_Task to carry out_. Reproduce the listing below word for word, keeping every line unchanged.
━━━ Dataset content ━━━
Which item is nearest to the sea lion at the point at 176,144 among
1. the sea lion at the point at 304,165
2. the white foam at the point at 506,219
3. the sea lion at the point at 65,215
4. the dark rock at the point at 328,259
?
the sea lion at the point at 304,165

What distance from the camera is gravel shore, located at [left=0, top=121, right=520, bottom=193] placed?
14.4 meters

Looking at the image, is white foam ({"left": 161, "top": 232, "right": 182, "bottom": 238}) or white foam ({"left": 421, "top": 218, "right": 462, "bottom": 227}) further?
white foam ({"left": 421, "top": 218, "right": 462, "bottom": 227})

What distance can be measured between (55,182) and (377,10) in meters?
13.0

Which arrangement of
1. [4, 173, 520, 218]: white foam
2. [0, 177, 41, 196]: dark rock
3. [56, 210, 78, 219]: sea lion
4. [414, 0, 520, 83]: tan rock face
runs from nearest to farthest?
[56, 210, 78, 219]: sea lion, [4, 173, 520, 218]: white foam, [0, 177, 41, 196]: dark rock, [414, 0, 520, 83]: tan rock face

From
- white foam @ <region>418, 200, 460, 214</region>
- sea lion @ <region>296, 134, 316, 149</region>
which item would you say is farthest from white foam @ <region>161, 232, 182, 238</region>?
━━━
_Reply_.
Which item is nearest to the sea lion at the point at 176,144 among
1. the sea lion at the point at 304,165
2. the white foam at the point at 506,219
3. the sea lion at the point at 65,215
4. the dark rock at the point at 328,259
?
the sea lion at the point at 304,165

What distance from the camera is gravel shore, located at [left=0, top=121, right=520, bottom=193] placed?
14.4 meters

Looking at the image, is white foam ({"left": 161, "top": 232, "right": 182, "bottom": 238}) or white foam ({"left": 421, "top": 218, "right": 462, "bottom": 227}) further?
white foam ({"left": 421, "top": 218, "right": 462, "bottom": 227})

What distance can be measured between (55,182) and (377,10) in meters?
13.0

Which arrangement of
1. [4, 173, 520, 218]: white foam
2. [0, 177, 41, 196]: dark rock
3. [56, 210, 78, 219]: sea lion
4. [414, 0, 520, 83]: tan rock face
runs from nearest to farthest?
[56, 210, 78, 219]: sea lion, [4, 173, 520, 218]: white foam, [0, 177, 41, 196]: dark rock, [414, 0, 520, 83]: tan rock face

From
- white foam @ <region>418, 200, 460, 214</region>
- sea lion @ <region>296, 134, 316, 149</region>
which item would you say is farthest from white foam @ <region>161, 232, 182, 238</region>?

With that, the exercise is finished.